The main answer (y = 2x) reflects the direct variation between (x) and (y), with a constant of proportionality of 2. (b)
`\(y = 2x\).`

Therefore, the correct answer is b) (y = 2x).

Step-by-step explanation:

In a direct variation, the relationship between two variables, like (x) and (y), is expressed in the form
`\(y = kx\), where \(k\)` is the constant of proportionality.
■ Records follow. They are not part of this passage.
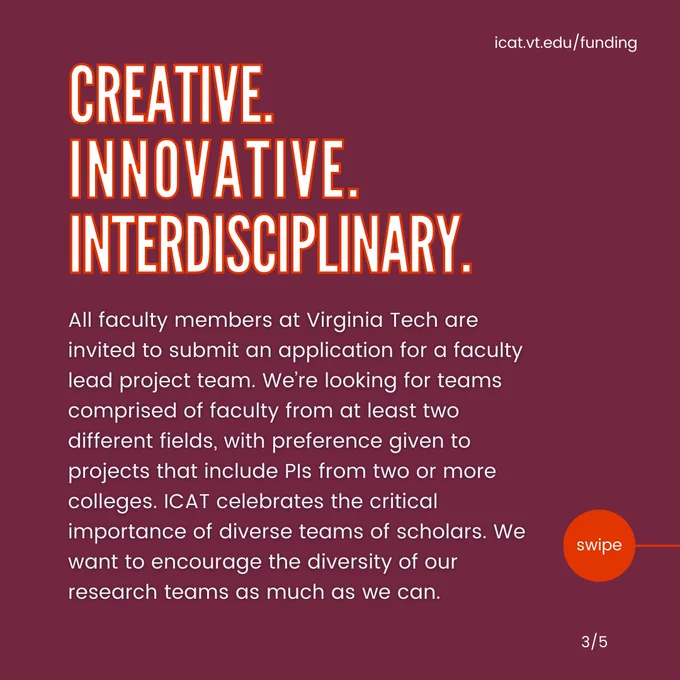 icat.vt.edu/funding

CREATIVE.
INNOVATIVE.
INTERDISCIPLINARY.

All faculty members at Virginia Tech are invited to submit an application for a faculty lead project team. We're looking for teams comprised of faculty from at least two different fields, with preference given to projects that include PIs from two or more colleges. ICAT celebrates the critical importance of diverse teams of scholars. We want to encourage the diversity of our research teams as much as we can.

swipe

3/5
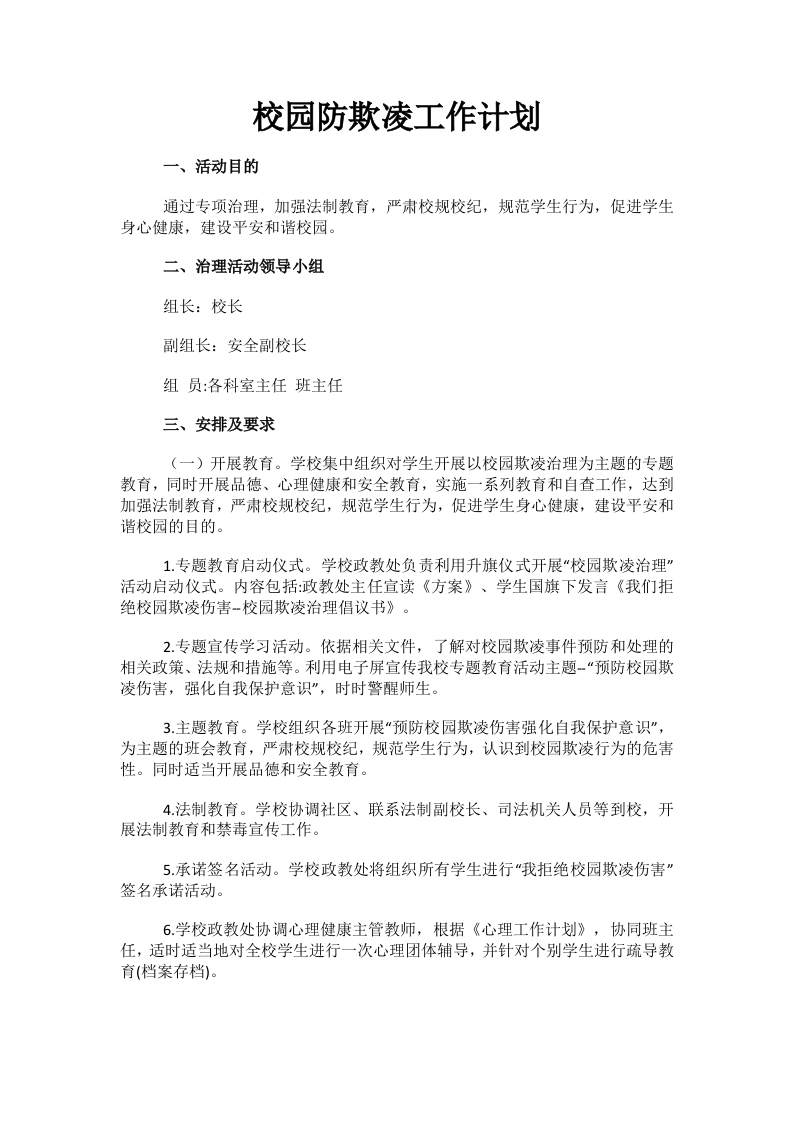 校园防欺凌工作计划

一、活动目的

通过专项治理，加强法制教育，严肃校规校纪，规范学生行为，促进学生身心健康，建设平安和谐校园。

二、治理活动领导小组

组长：校长

副组长：安全副校长

组 员:各科室主任 班主任

三、安排及要求

（一）开展教育。学校集中组织对学生开展以校园欺凌治理为主题的专题教育，同时开展品德、心理健康和安全教育，实施一系列教育和自查工作，达到加强法制教育，严肃校规校纪，规范学生行为，促进学生身心健康，建设平安和谐校园的目的。

1.专题教育启动仪式。学校政教处负责利用升旗仪式开展“校园欺凌治理”活动启动仪式。内容包括:政教处主任宣读《方案》、学生国旗下发言《我们拒绝校园欺凌伤害–校园欺凌治理倡议书》。

2.专题宣传学习活动。依据相关文件，了解对校园欺凌事件预防和处理的相关政策、法规和措施等。利用电子屏宣传我校专题教育活动主题–“预防校园欺凌伤害，强化自我保护意识”，时时警醒师生。

3.主题教育。学校组织各班开展“预防校园欺凌伤害强化自我保护意识”，为主题的班会教育，严肃校规校纪，规范学生行为，认识到校园欺凌行为的危害性。同时适当开展品德和安全教育。

4.法制教育。学校协调社区、联系法制副校长、司法机关人员等到校，开展法制教育和禁毒宣传工作。

5.承诺签名活动。学校政教处将组织所有学生进行“我拒绝校园欺凌伤害”签名承诺活动。

6.学校政教处协调心理健康主管教师，根据《心理工作计划》，协同班主任，适时适当地对全校学生进行一次心理团体辅导，并针对个别学生进行疏导教育(档案存档)。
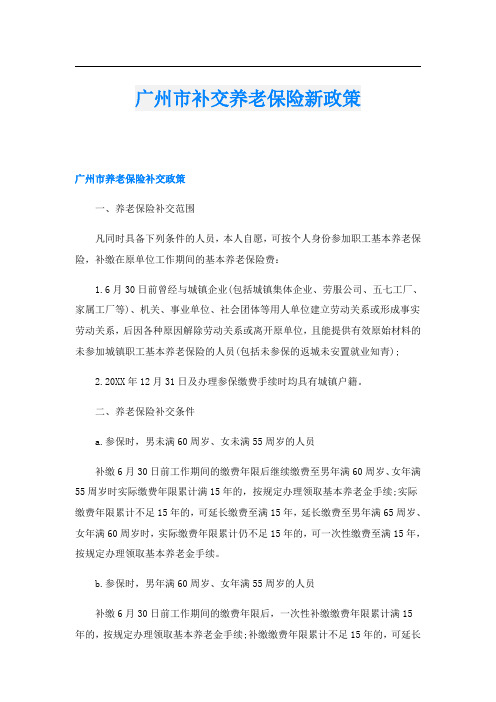 广州市补交养老保险新政策

广州市养老保险补交政策

一、养老保险补交范围

凡同时具备下列条件的人员，本人自愿，可按个人身份参加职工基本养老保险，补缴在原单位工作期间的基本养老保险费：

1.6月30日前曾经与城镇企业(包括城镇集体企业、劳服公司、五七工厂、家属工厂等)、机关、事业单位、社会团体等用人单位建立劳动关系或形成事实劳动关系，后因各种原因解除劳动关系或离开原单位，且能提供有效原始材料的未参加城镇职工基本养老保险的人员(包括未参保的返城未安置就业知青)；

2.20XX年12月31日及办理参保缴费手续时均具有城镇户籍。

二、养老保险补交条件

a.参保时，男未满60周岁、女未满55周岁的人员

补缴6月30日前工作期间的缴费年限后继续缴费至男年满60周岁、女年满55周岁时实际缴费年限累计满15年的，按规定办理领取基本养老金手续;实际缴费年限累计不足15年的，可延长缴费至满15年，延长缴费至男年满65周岁、女年满60周岁时，实际缴费年限累计仍不足15年的，可一次性缴费至满15年，按规定办理领取基本养老金手续。

b.参保时，男年满60周岁、女年满55周岁的人员

补缴6月30日前工作期间的缴费年限后，一次性补缴缴费年限累计满15年的，按规定办理领取基本养老金手续;补缴缴费年限累计不足15年的，可延长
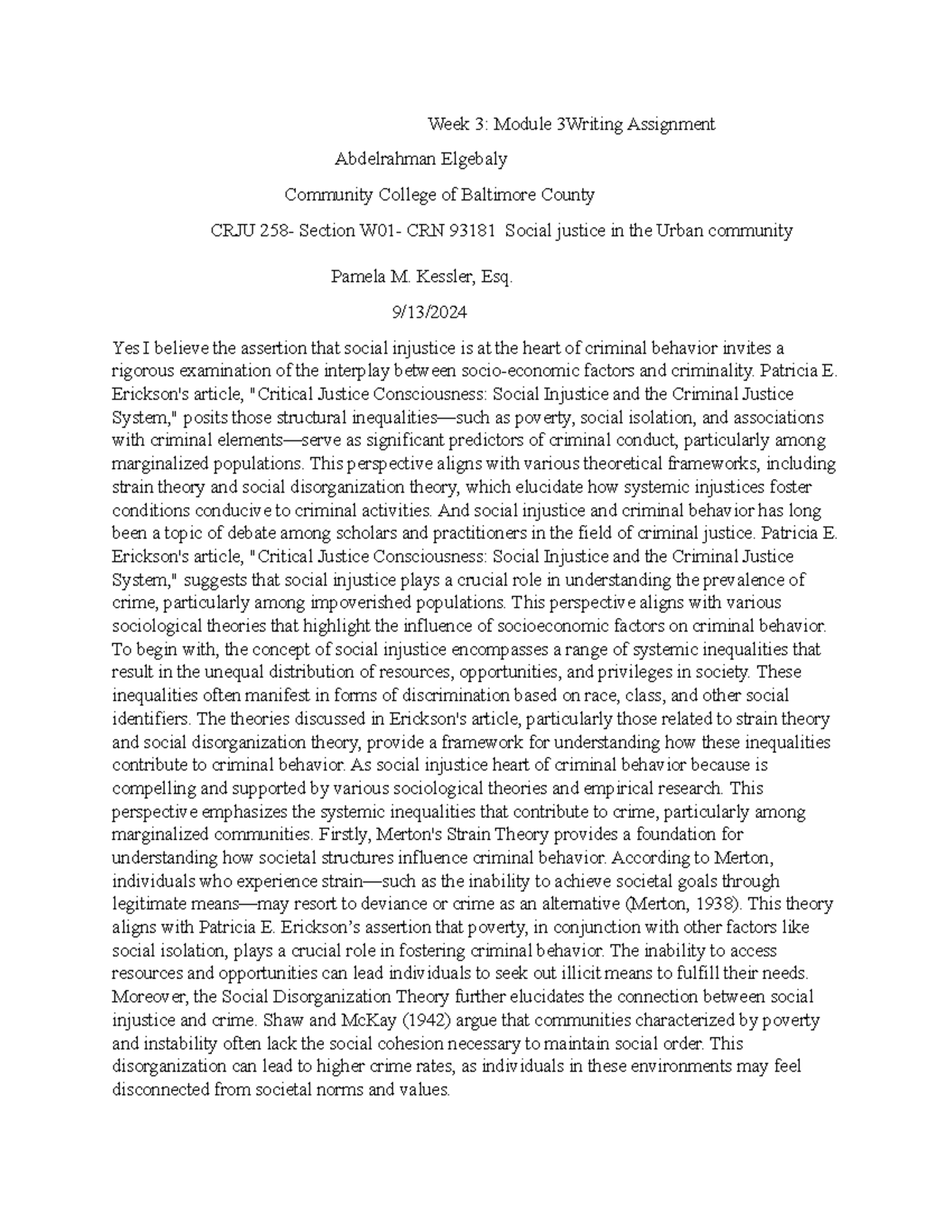 Week 3: Module 3Writing Assignment

Abdelrahman Elgebaly

Community College of Baltimore County

CRJU 258- Section W01- CRN 93181 Social justice in the Urban community

Pamela M. Kessler, Esq.

9/13/2024

Yes I believe the assertion that social injustice is at the heart of criminal behavior invites a rigorous examination of the interplay between socio-economic factors and criminality. Patricia E. Erickson's article, "Critical Justice Consciousness: Social Injustice and the Criminal Justice System," posits those structural inequalities—such as poverty, social isolation, and associations with criminal elements—serve as significant predictors of criminal conduct, particularly among marginalized populations. This perspective aligns with various theoretical frameworks, including strain theory and social disorganization theory, which elucidate how systemic injustices foster conditions conducive to criminal activities. And social injustice and criminal behavior has long been a topic of debate among scholars and practitioners in the field of criminal justice. Patricia E. Erickson's article, "Critical Justice Consciousness: Social Injustice and the Criminal Justice System," suggests that social injustice plays a crucial role in understanding the prevalence of crime, particularly among impoverished populations. This perspective aligns with various sociological theories that highlight the influence of socioeconomic factors on criminal behavior. To begin with, the concept of social injustice encompasses a range of systemic inequalities that result in the unequal distribution of resources, opportunities, and privileges in society. These inequalities often manifest in forms of discrimination based on race, class, and other social identifiers. The theories discussed in Erickson's article, particularly those related to strain theory and social disorganization theory, provide a framework for understanding how these inequalities contribute to criminal behavior. As social injustice heart of criminal behavior because is compelling and supported by various sociological theories and empirical research. This perspective emphasizes the systemic inequalities that contribute to crime, particularly among marginalized communities. Firstly, Merton's Strain Theory provides a foundation for understanding how societal structures influence criminal behavior. According to Merton, individuals who experience strain—such as the inability to achieve societal goals through legitimate means—may resort to deviance or crime as an alternative (Merton, 1938). This theory aligns with Patricia E. Erickson's assertion that poverty, in conjunction with other factors like social isolation, plays a crucial role in fostering criminal behavior. The inability to access resources and opportunities can lead individuals to seek out illicit means to fulfill their needs. Moreover, the Social Disorganization Theory further elucidates the connection between social injustice and crime. Shaw and McKay (1942) argue that communities characterized by poverty and instability often lack the social cohesion necessary to maintain social order. This disorganization can lead to higher crime rates, as individuals in these environments may feel disconnected from societal norms and values.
Given the pair of values (x=2) and (y=5), we can substitute these values into the equation and solve for
`\(k\):`

`\[5 = k * 2\]`

Solving for
`\(k\),` we find that
`\(k = 2\)`. Substituting \(k\) back into the general equation, we get
`\(y = 2x\).` This indicates that the values of (x) and (y) vary directly, with
`\(y\)` being twice the value of
`\(x\).` Therefore, option (b)
`\(y = 2x\)` is the correct equation.

This equation aligns with the given values, where if
`\(x = 2\),` then
`\(y = 2 * 2 = 4\),` matching the provided (x=2, y=5) pair.

In summary, the correct equation is
`\(y = 2x\)` as it accurately represents the direct variation between (x) and (y) with the given pair of values.

Therefore, the correct answer is b) (y = 2x).